CHAPTER 28
“Fearless (Taylor’s Version)” – Taylor Swift
I’M AFRAID NOTHING’S DISTRACTING ENOUGH to make me forget that my flight’s tomorrow.
Not even the two grilled cheeses that I just made for Luca and myself after that memorable shower.
“So,” I say eagerly, “what do you think?”
“That this is the best grilled cheese I’ve ever had,” he replies facetiously, making me chuckle at his mockery of my own description. “No, really. I agree. And the kitchen is surprisingly pretty intact.”
I roll my eyes, already noting how much I’ll miss his sarcasm as soon as I board my plane. “Hey, you’re going to miss my advanced cooking skills when I leave tomorrow.”
Leaning against the kitchen counter, he effortlessly pulls me in for a kiss that takes me so by surprise that it might as well have been our first kiss .
With his arms still wrapped around my waist, he lowers his lips barely an inch away from mine and confesses, “I’m going to miss everything about you.”
There goes my heartbeat thudding again…
Except now there’s another reason. I swallow the lump in my throat at the reminder of what’s been weighing on me since we first hooked up. “I don’t know how best to say this so I’m just going to come right out and say it. I’d like to keep seeing you after I leave if that’s something you also want. Just so you know how I feel.”
He looks puzzled. But he also looks amused. “Jasmine, of course that’s something I want.”
“I don’t know how these things work, and I didn’t want to assume. Like if you just wanted to keep it casual and temporary, I would understand.”
In reality, I’d be devastated, but I would learn to accept it. Eventually. I hope.
His brows furrow. “ Casual? How do you expect me to be casual with the woman I’m foolishly in love with?”

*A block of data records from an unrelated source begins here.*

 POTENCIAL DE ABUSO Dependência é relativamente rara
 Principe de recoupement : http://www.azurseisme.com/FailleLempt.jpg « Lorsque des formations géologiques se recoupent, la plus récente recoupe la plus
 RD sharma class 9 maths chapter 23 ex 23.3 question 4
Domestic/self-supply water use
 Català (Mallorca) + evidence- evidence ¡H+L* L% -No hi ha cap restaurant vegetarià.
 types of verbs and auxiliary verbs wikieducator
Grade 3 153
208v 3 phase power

My entire chest lights up. “I don’t think I’ll ever get tired of hearing you say that.”
Luca’s smile fades as his eyes soften. “I wouldn’t have done the things we did together if I wasn’t serious about you.”
It’s not just his words. It’s that I know he means it.

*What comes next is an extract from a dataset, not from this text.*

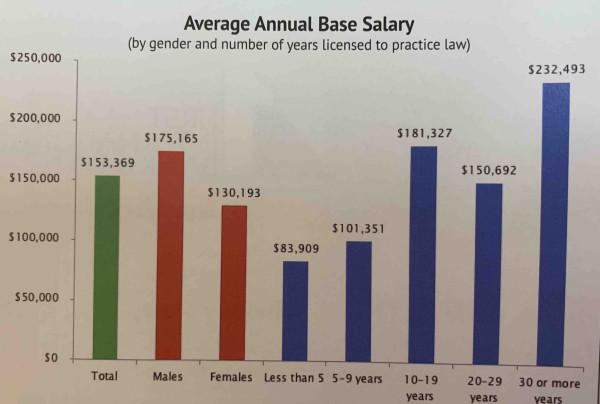 Base_Salary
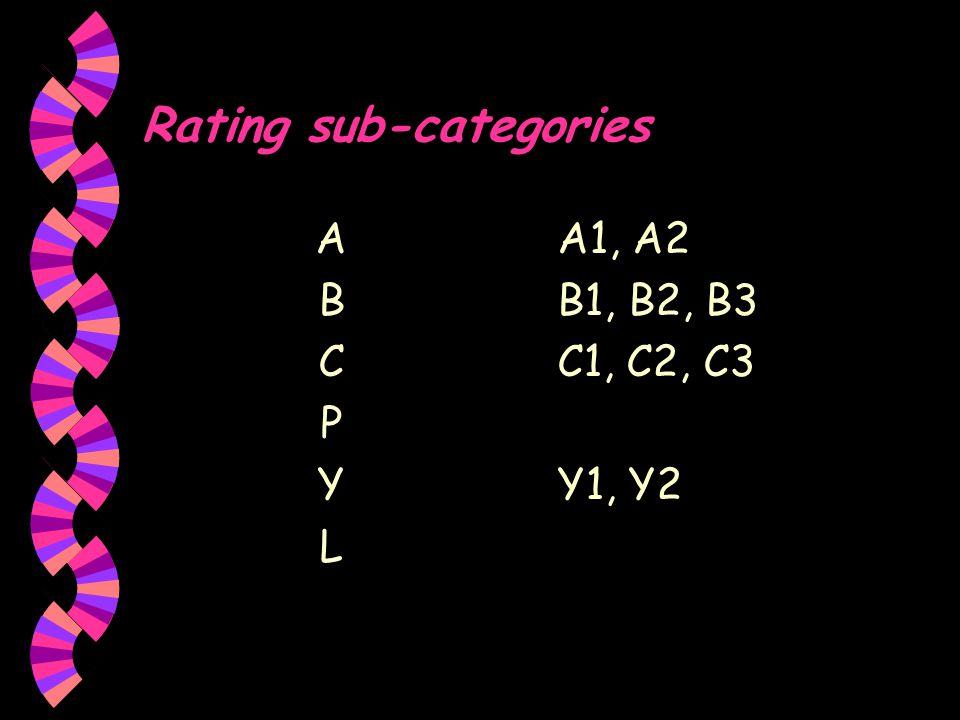 Rating sub-categories ABCPYLABCPYL A1, A2 B1, B2, B3 C1, C2, C3 Y1, Y2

Tracing along his neck, I wonder, “How will it work though? Have you ever done long distance?” I say this as if I’ve done it before when I clearly haven’t even done short distance.
He replies, “No, I haven’t.” I don’t know why my shoulders tense up again. I guess I wasn’t expecting him to say this. “But we can figure it out together,” he adds reassuringly.

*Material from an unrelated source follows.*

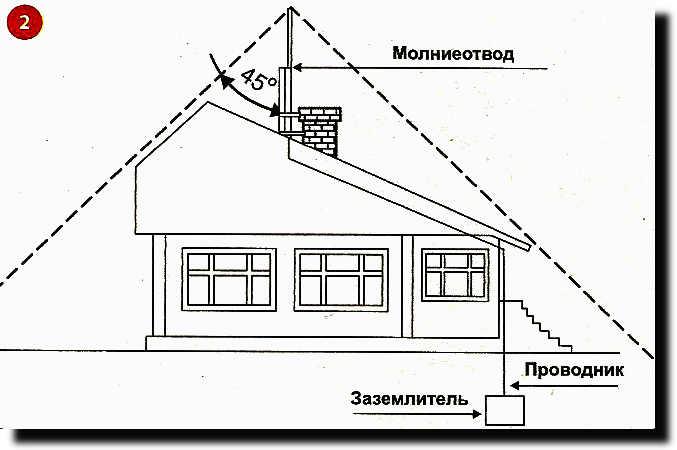 Что такое громоотвод | энциклопедия строительства  youspec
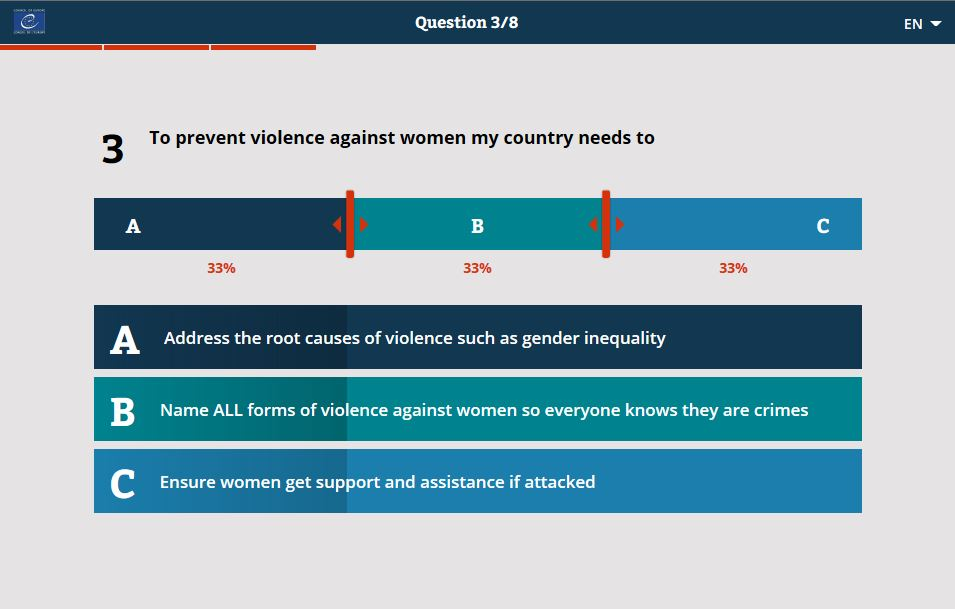 To prevent violence against women my country needs to...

“Okay.” I give him a soft smile, although my need to question every little thing doesn’t stop here. “It would’ve probably been easier if we had the experience already though,” I say casually, then realize how I sound. “Sorry, I’m not trying to be pessimistic. I guess I’m just feeling a little anxious because I care about this.”
“I care about this and you.” He traces his thumb over my cheek. “And I don’t think prior experience would have necessarily made this easier. I’ve had moments where I feared losing a relationship in the past, but none of it has prepared me for even the thought of losing you .” He pauses. “I think you’re the first person I’ve fell in love with.” My entire body freezes in the best way. “I definitely thought I was in love before. But this feels so different. I think I was in love with the idea of love more than anything.”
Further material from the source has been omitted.